##### Records to process

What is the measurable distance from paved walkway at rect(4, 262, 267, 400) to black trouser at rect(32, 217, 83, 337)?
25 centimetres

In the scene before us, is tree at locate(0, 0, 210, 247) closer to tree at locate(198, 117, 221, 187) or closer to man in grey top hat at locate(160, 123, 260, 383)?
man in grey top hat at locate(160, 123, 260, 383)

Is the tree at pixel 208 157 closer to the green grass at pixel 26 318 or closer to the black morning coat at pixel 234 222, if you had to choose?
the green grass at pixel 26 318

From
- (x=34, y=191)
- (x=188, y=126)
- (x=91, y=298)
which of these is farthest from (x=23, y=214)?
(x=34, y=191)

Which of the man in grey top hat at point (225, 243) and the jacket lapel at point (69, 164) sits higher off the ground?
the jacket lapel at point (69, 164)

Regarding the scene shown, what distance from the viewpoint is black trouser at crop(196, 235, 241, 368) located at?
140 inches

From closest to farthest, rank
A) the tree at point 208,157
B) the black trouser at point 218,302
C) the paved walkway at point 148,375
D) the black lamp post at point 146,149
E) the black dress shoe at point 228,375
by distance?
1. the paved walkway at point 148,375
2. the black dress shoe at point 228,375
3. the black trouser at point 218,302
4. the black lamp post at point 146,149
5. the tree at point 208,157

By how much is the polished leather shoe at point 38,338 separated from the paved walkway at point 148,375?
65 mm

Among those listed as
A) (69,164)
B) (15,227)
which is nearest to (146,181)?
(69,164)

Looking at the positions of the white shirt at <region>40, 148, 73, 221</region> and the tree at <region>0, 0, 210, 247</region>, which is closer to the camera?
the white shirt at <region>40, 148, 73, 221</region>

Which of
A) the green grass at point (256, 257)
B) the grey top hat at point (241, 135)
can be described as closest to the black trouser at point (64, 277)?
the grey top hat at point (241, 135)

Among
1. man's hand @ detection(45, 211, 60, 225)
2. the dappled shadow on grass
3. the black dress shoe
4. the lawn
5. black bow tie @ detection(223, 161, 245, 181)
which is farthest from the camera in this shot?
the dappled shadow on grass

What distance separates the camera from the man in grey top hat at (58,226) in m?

##########
##### Records to process

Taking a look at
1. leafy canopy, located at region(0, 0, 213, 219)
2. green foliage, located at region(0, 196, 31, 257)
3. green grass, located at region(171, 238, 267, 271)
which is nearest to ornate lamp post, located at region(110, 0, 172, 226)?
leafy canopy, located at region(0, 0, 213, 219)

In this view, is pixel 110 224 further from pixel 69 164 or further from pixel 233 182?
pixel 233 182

##########

**Requirement**
Copy the rows above verbatim, starting with the line that contains "What is the" and ending after the line that contains "5. the tree at point 208,157".

**Result**
What is the measurable distance from paved walkway at rect(4, 262, 267, 400) to black trouser at rect(32, 217, 83, 337)?
25 centimetres

In the scene before us, is tree at locate(0, 0, 210, 247) closer to tree at locate(198, 117, 221, 187) or closer to man in grey top hat at locate(160, 123, 260, 383)?
man in grey top hat at locate(160, 123, 260, 383)

Is the tree at pixel 208 157 closer to the green grass at pixel 26 318 or closer to the black morning coat at pixel 234 222, if you had to choose?
the green grass at pixel 26 318

From
- (x=34, y=191)
- (x=188, y=126)
- (x=91, y=298)
which of these is farthest from (x=23, y=214)?
(x=34, y=191)

Which of the man in grey top hat at point (225, 243) and the jacket lapel at point (69, 164) sits higher off the ground?
the jacket lapel at point (69, 164)

Regarding the scene shown, what distance from the viewpoint is black trouser at crop(196, 235, 241, 368) located at?
140 inches

From closest to farthest, rank
A) the tree at point 208,157
B) the black trouser at point 218,302
C) the paved walkway at point 148,375
D) the black lamp post at point 146,149
E) the black dress shoe at point 228,375
by distance?
1. the paved walkway at point 148,375
2. the black dress shoe at point 228,375
3. the black trouser at point 218,302
4. the black lamp post at point 146,149
5. the tree at point 208,157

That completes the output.